> **READING PASSAGE**
Department of Social & Policy Sciences

Wellbeing and Poverty Pathways project hosting final conference in Oxford

Mon Jan 06 11:33:00 GMT 2014


The Wellbeing and Poverty Pathways research team from the Centre for Development Studies at the University of Bath are this week hosting their final conference, ‘ Wellbeing and Subjectivity in International Development’ at Regent’s Park College, Oxford.

Running from 8 th-9 th January 2014, the conference brings together academics and practitioners working in the field of international development to share research and experience. Dr Sarah White from the Centre for Development Studies, Project Director, will be presenting a paper on The Politics of Wellbeing, Conservation and Development in Chiawa, Zambia’, following a visit to Zambia where project staff and local representatives discussed findings and recommendations with development agencies, policy-makers and donors. Co-Investigator Dr Stanley Gaines Jr. (Brunel University) will describe how inner wellbeing mediates the effect of economic status on levels of happiness, and Research Officer Shreya Jha (University of Bath) will present methodological reflections on doing field research on wellbeing.

> **GIVEN EXERCISE**
Can you write the next part of the news item about the Wellbeing and Poverty Pathways conference, starting right after its final sentence?

(Data records)
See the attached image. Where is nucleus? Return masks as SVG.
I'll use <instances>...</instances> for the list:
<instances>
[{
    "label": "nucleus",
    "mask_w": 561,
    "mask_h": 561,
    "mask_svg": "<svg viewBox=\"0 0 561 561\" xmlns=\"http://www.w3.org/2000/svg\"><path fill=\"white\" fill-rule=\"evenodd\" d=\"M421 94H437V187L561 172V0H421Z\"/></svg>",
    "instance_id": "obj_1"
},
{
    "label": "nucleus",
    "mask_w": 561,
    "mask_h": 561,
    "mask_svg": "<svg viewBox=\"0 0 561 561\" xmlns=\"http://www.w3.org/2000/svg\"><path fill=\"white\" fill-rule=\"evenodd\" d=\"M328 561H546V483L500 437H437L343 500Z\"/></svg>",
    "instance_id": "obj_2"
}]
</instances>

> **TASK RESULT**
The conference will feature a range of speakers, including Professor David Hulme from the Brooks World Poverty Institute, University of Manchester and Jo Rowlands from Oxfam.  Research from Young Lives, the Oxford Poverty and Human Development Initiative, and Legatum Institute, and universities across the UK, Latin America and South Asia will be presented. NGOs CAFOD, Traidcraft, Practical Action and HelpAge International Work will discuss their work on wellbeing in development practice.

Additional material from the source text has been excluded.